When you pass a current through the low side it’ll make contact on the high side and complete the circuit.
Nah m8, you want a MOSFET. A fraction of the cost of a relay, more reliable and much more efficient in this application. Relays only make sense these days for AC applications. Tuppence each from Farnell, or a quid for a big bag on eBay.
>>2881 Watch battery won't run a relay (for very long, or at all). MOSFET or just putting your switch in the right place are sensible options.
That's assuming you're not just copying stuff from t'other place for some demented reason.
If you're the lad from >>2882 then this should work.
But before you go modding the doorbell check the button isn't knackered and that the connections aren't loose or corroded.
Why would you take the switch connection from the low (switched) side of the solenoid? Are you trying to build an oscillator this way, to make the bell ring?
Rule 3 of electronics: Amplifiers oscillate, oscillators don't.
At least be prepared to put a capacitor between B & E , and even then, be prepared for the bastard thing to just fins a bias point and sit there burning power in the transistor until it fails.
>>2889 Because it's less of a pain in the arse to wire it that way when you take into account the physical construction of the doorbell and the existing wiring, and because it's a doorbell not a finely tuned SMPS.

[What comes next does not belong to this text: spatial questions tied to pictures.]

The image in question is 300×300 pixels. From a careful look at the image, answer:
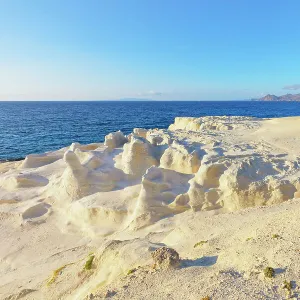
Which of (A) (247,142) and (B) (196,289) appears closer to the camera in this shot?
(B) (196,289)

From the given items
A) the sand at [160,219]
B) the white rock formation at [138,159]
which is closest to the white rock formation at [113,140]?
the sand at [160,219]

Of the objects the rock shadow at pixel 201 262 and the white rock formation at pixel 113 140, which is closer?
the rock shadow at pixel 201 262

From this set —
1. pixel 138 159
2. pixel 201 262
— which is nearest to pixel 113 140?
pixel 138 159

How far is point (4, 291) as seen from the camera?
37.9 ft

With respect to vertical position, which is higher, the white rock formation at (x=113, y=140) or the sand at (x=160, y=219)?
the white rock formation at (x=113, y=140)

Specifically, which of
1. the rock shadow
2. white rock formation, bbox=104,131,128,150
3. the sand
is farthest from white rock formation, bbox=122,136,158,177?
the rock shadow

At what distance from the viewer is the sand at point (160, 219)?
8.00 metres

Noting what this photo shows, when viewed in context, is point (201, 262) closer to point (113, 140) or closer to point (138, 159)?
point (138, 159)

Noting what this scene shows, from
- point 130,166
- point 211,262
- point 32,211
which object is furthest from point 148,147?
point 211,262

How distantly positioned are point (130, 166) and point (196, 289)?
522 inches

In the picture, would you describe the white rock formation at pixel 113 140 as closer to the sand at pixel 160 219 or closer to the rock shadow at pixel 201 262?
the sand at pixel 160 219

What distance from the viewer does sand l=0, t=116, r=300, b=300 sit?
8.00 metres

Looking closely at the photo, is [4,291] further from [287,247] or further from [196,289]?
[287,247]

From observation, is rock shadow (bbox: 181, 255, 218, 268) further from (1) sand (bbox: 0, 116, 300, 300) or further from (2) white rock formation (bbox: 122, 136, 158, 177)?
(2) white rock formation (bbox: 122, 136, 158, 177)
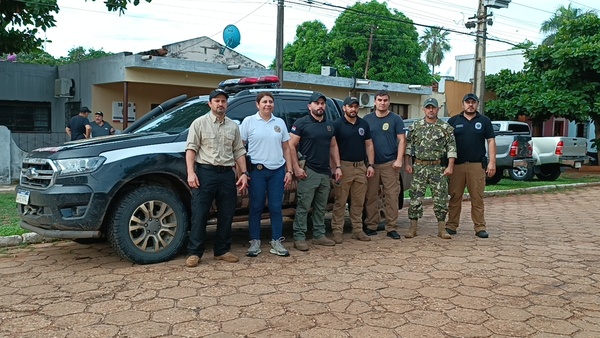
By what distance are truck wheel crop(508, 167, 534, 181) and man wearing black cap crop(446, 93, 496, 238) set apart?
8.78m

Even if there's enough capacitative coupling in the cable to cause it to oscillate it should act as a charge pump via the B->E junction of Q1 until the base voltage gets pushed far enough below the switch on threshold to kill any oscillations.

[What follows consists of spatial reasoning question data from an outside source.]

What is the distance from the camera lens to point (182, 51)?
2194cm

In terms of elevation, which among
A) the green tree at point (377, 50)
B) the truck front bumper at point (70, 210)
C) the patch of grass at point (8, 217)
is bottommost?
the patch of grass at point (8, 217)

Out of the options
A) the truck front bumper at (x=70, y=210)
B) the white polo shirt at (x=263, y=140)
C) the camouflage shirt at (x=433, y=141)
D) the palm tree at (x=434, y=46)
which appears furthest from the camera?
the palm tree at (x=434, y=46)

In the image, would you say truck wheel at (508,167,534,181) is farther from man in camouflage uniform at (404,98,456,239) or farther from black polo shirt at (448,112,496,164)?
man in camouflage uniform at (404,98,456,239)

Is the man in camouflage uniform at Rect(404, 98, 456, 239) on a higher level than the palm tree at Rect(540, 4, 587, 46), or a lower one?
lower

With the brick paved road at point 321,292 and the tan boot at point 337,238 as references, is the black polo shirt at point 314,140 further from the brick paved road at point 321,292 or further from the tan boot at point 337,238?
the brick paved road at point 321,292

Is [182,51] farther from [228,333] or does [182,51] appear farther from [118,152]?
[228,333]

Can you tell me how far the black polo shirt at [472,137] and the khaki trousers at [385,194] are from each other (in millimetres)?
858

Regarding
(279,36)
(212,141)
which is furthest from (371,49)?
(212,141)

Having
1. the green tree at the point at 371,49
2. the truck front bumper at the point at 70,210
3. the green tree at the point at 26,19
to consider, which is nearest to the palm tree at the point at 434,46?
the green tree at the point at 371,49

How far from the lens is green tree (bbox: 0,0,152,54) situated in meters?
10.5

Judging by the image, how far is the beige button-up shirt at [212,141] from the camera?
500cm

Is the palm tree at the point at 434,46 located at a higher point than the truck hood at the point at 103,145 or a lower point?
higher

sage because the proper answer is to replace the button and/or cable rather than mod the doorbell to work for a bit longer with failing wiring.
>>2890 The joy of electronics is that it doesn't give a damn if you're trying to build something trivial, the same rules still apply.
I think you should reduce R1 (possibly to zero), or you'll be pissing away volts across, and power into, the transistor. You want the transistor on hard. As it turns on, the voltage available through the switch will drop, as more volts appear across L1. No need for a current limiting resistor on the base, by the time the transistor is on enough to pull the bottom of the inductor to 0.6V or so, it'll all self-limit.
Bear in mind also that 9V batteries are shit. Alkalines start out at 10Ohms, end up at 1K. Make sure your doorbell solenoid won't just drain it in a couple of uses. A battery holder with 6 C cells has vastly better performance if you can find the space. (or 4 C cells, given that the pp3 will be wilting pretty much from the start).